Have you ever woken up with a stiff neck, making it hard or painful to turn your head? This is what's known as torticollis (Latin for "twisted neck") and it can happen in newborns.  Torticollis can happen due to positioning in the womb or after a difficult childbirth. 


Most babies don't feel any pain from torticollis, and the problem usually gets better with simple position changes or stretching exercises done at home.

I was very surprised to find out that Torticollis is relatively common in newborns. Boys and girls are equally likely to develop the head tilt. It can be present at birth or take up to 3 months to develop.


Below is a checklist that Dr. Stefanie Morici developed to help families identify if their kiddo has torticollis.  If your child has two or more of the following symptoms, please contact us for a physical therapy consultation today.


Does/Is your child...


1. Only look one direction when she/he sleeps. 

2. Tilt his/her head one way all the time, especially when tired/hungry/fussy. 
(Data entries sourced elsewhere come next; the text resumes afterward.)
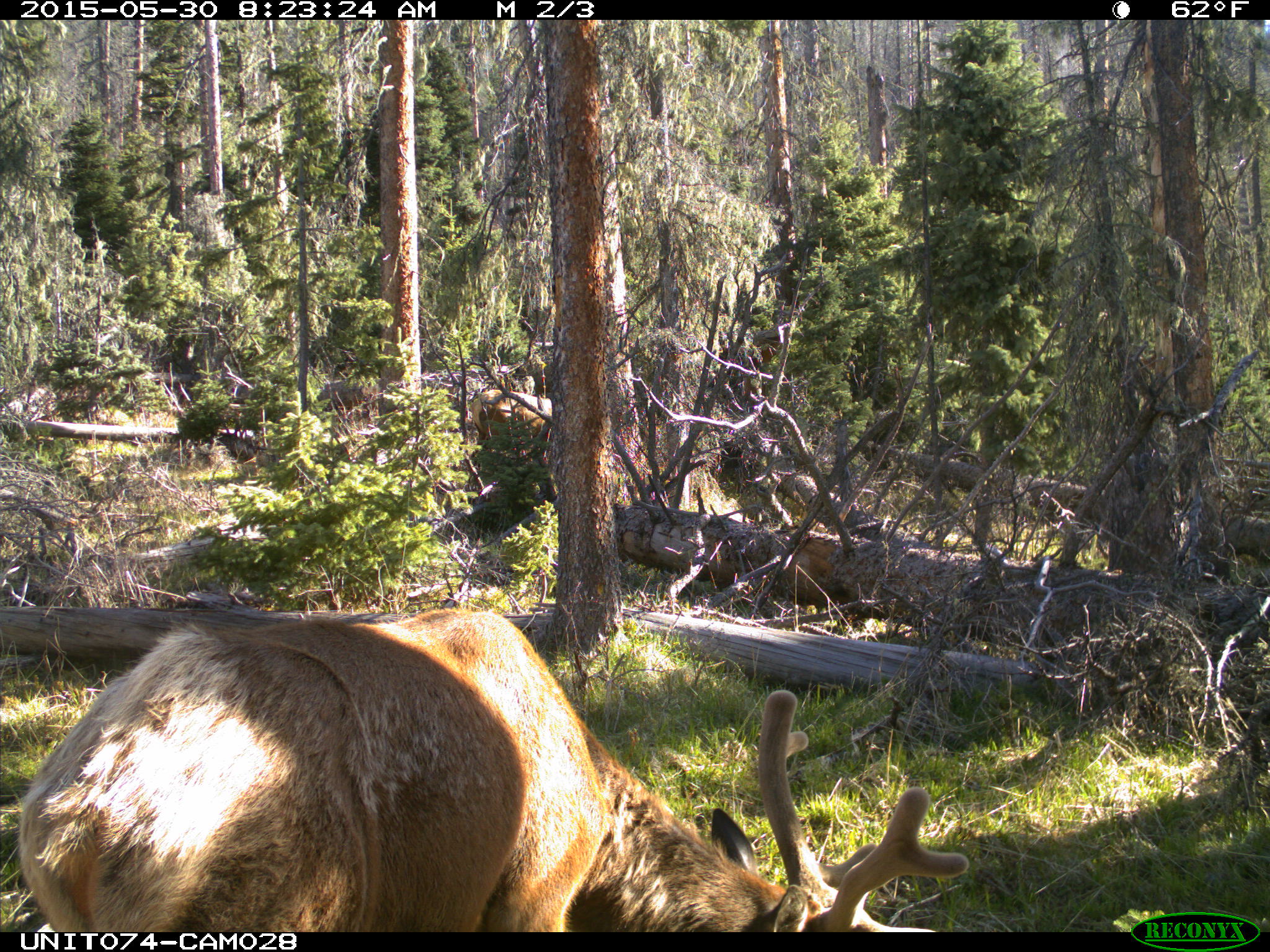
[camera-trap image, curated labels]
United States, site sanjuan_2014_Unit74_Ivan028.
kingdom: Animalia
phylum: Chordata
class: Mammalia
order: Artiodactyla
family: Cervidae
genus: Cervus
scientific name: Cervus elaphus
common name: red deer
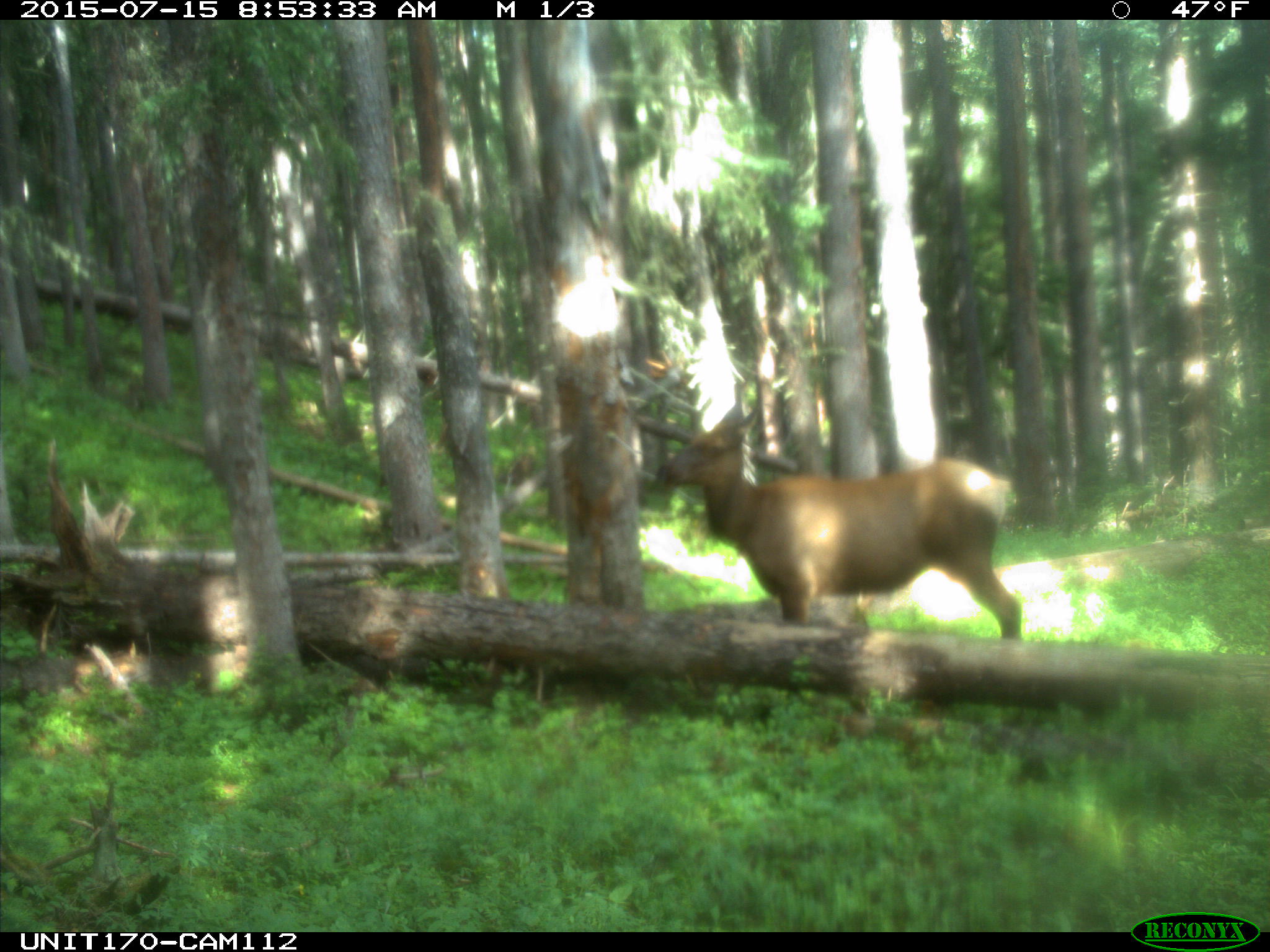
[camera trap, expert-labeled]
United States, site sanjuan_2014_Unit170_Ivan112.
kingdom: Animalia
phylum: Chordata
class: Mammalia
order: Artiodactyla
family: Cervidae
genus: Cervus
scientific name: Cervus elaphus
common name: red deer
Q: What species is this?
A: Cervus elaphus (red deer).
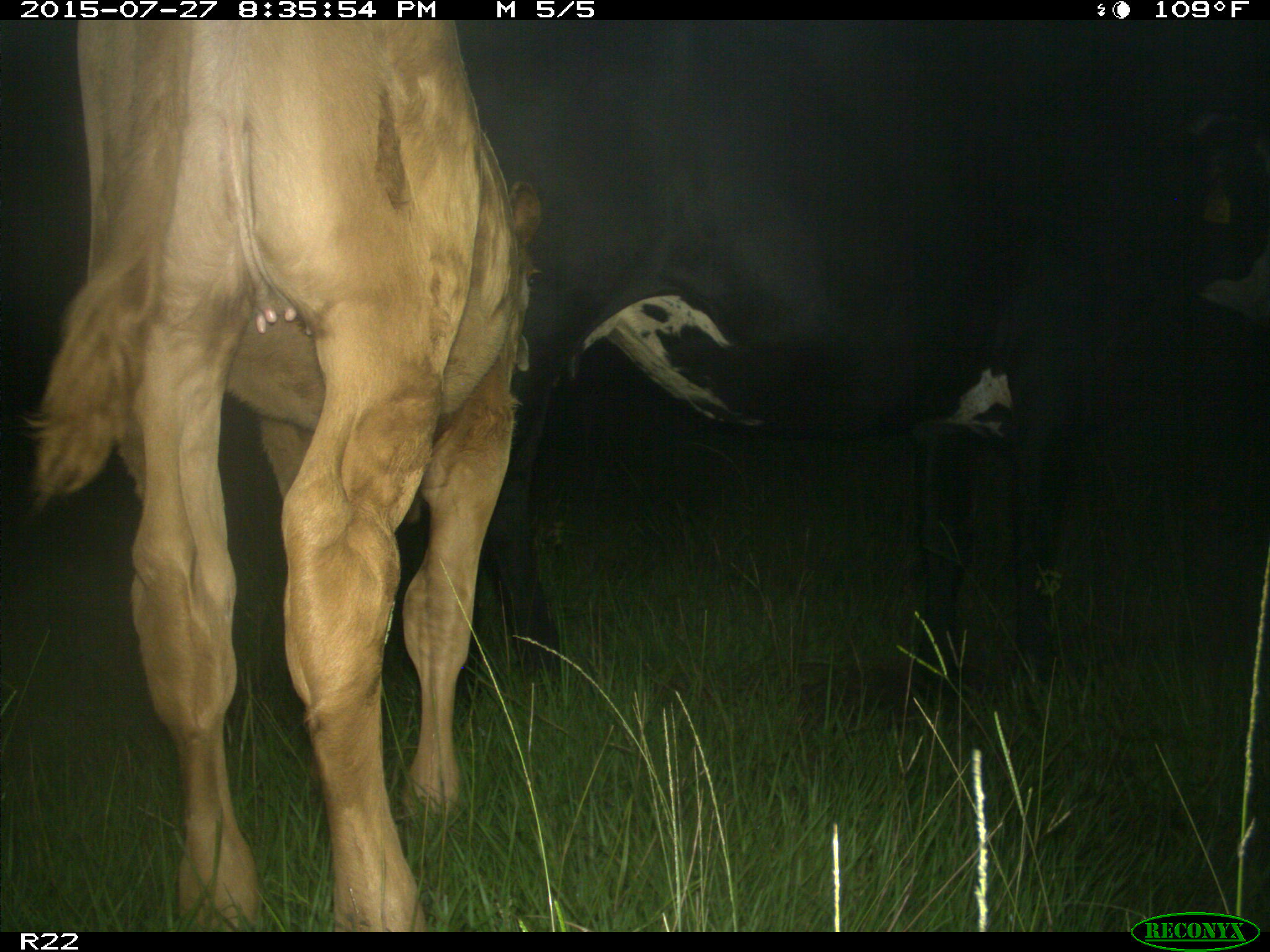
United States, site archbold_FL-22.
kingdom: Animalia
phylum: Chordata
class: Mammalia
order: Artiodactyla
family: Suidae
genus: Sus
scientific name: Sus scrofa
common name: wild boar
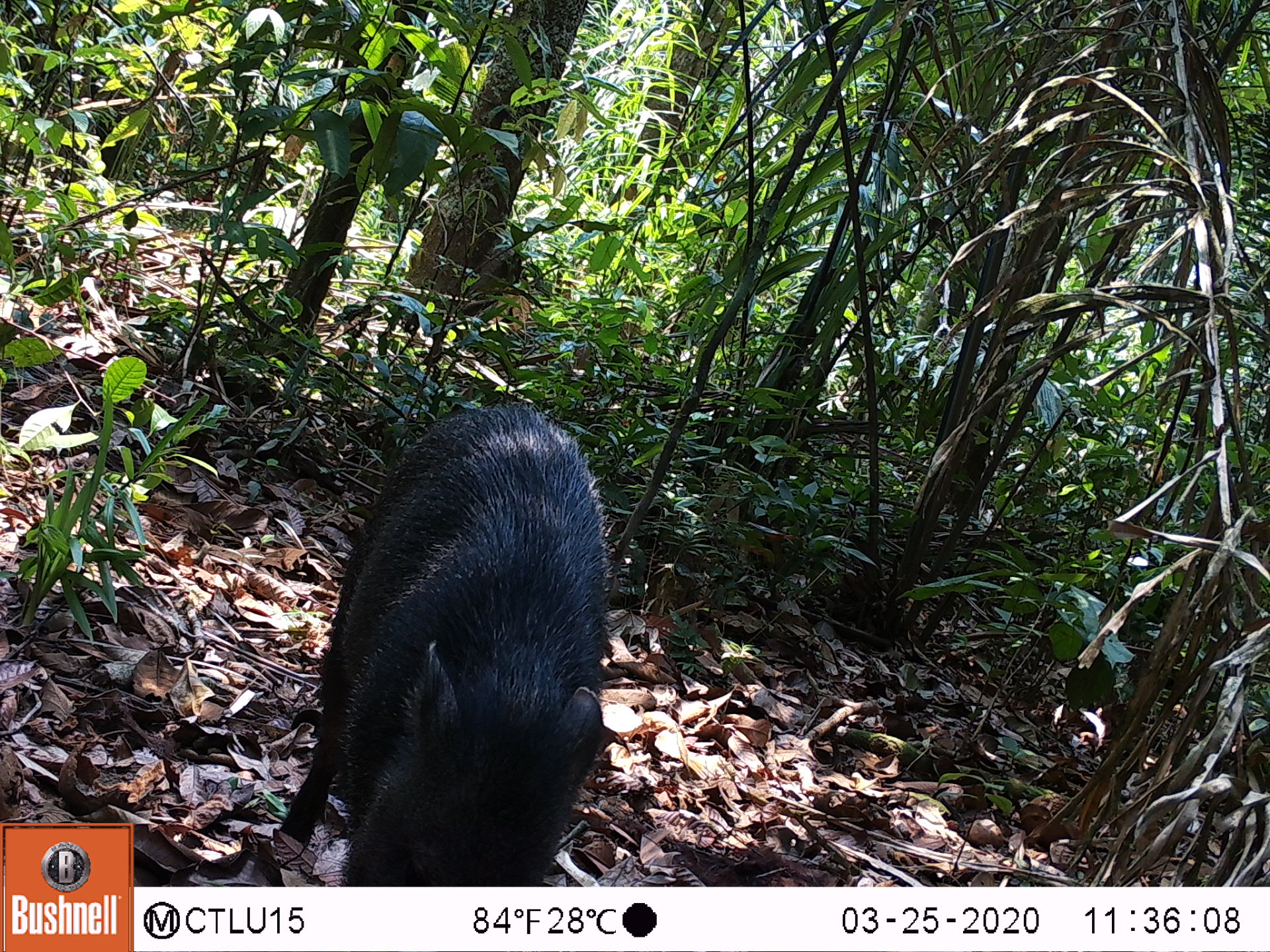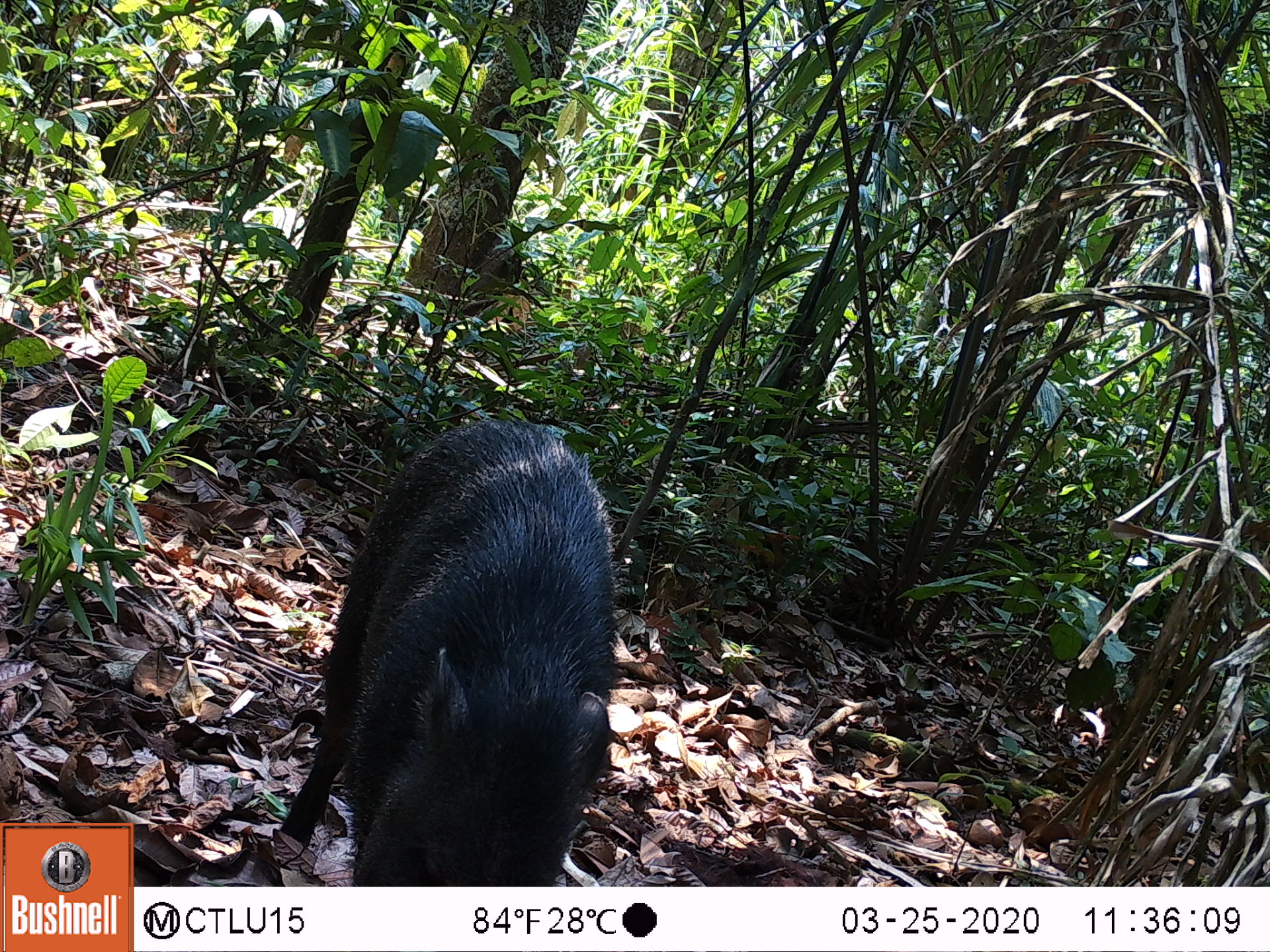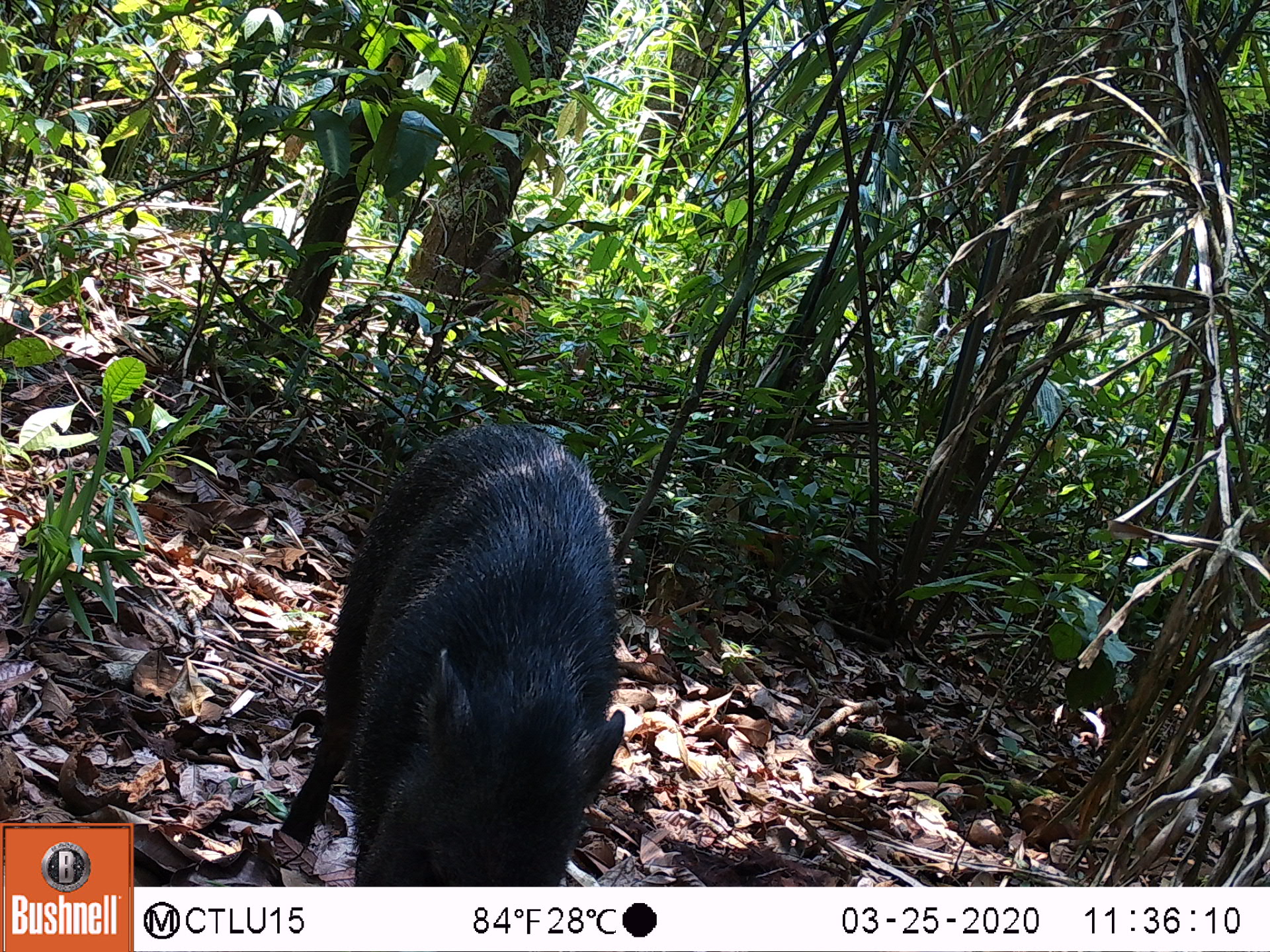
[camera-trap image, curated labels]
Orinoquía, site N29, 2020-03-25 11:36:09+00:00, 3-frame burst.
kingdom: Animalia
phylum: Chordata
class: Mammalia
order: Artiodactyla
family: Tayassuidae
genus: Pecari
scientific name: Pecari tajacu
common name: collared peccary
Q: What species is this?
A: Collared peccary (Pecari tajacu).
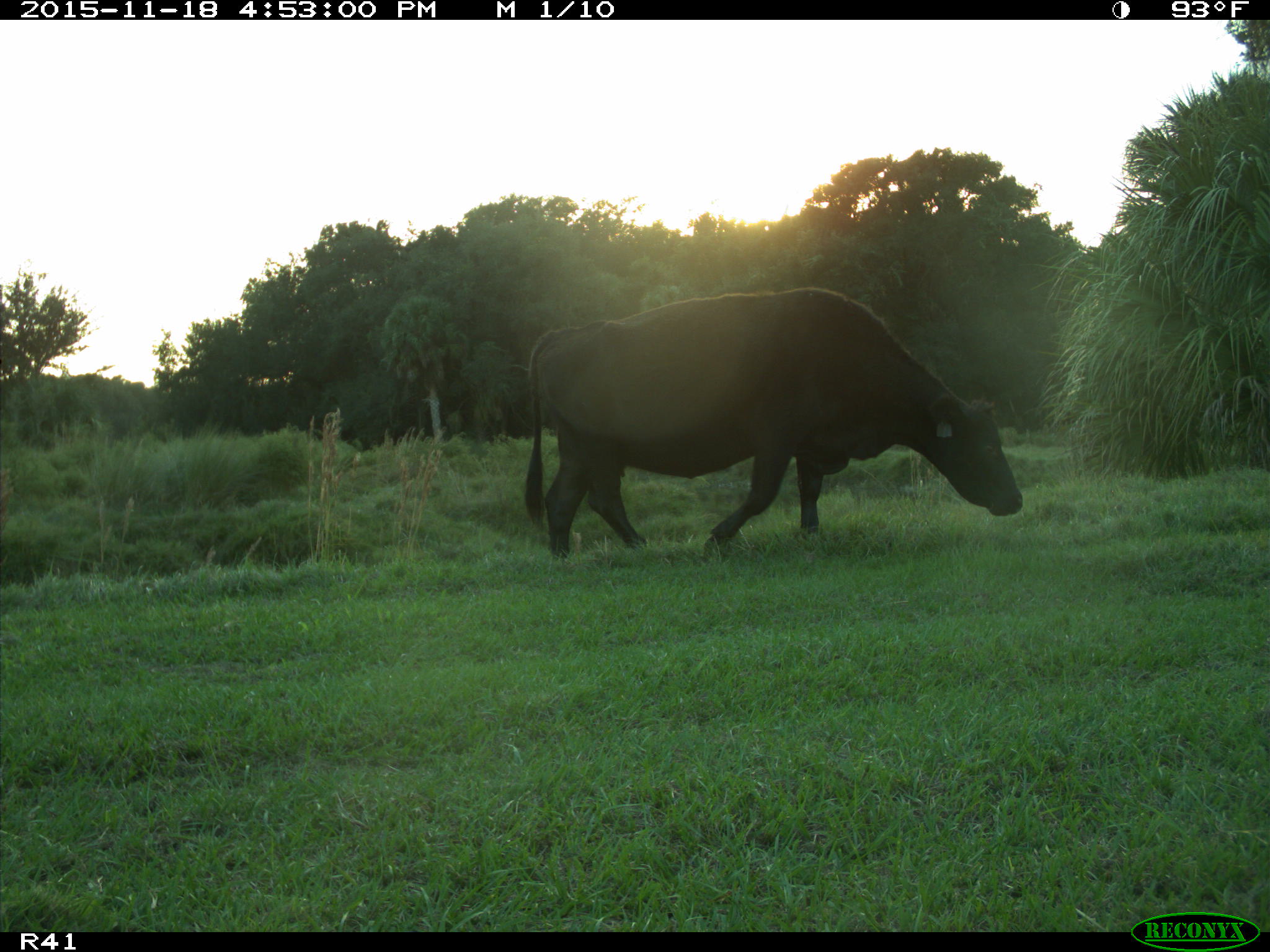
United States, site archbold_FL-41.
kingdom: Animalia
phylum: Chordata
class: Mammalia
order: Artiodactyla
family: Bovidae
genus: Bos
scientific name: Bos taurus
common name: domestic cow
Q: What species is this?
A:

3. Turns his/her head farther in one direction than the other. 

4. Behind on his/her gross motor milestones. 

5. Only bring one hand to his/her mouth. 

6. Have more difficulty breast feeding on one side. 

7. Have a history of tongue/lip ties. 

8. Developing motor skills on one side more than the other. 

9. Have a flat spot on the back side of his/her head. 

10. Have asymmetrical facial features (eyes, ears, cheeks).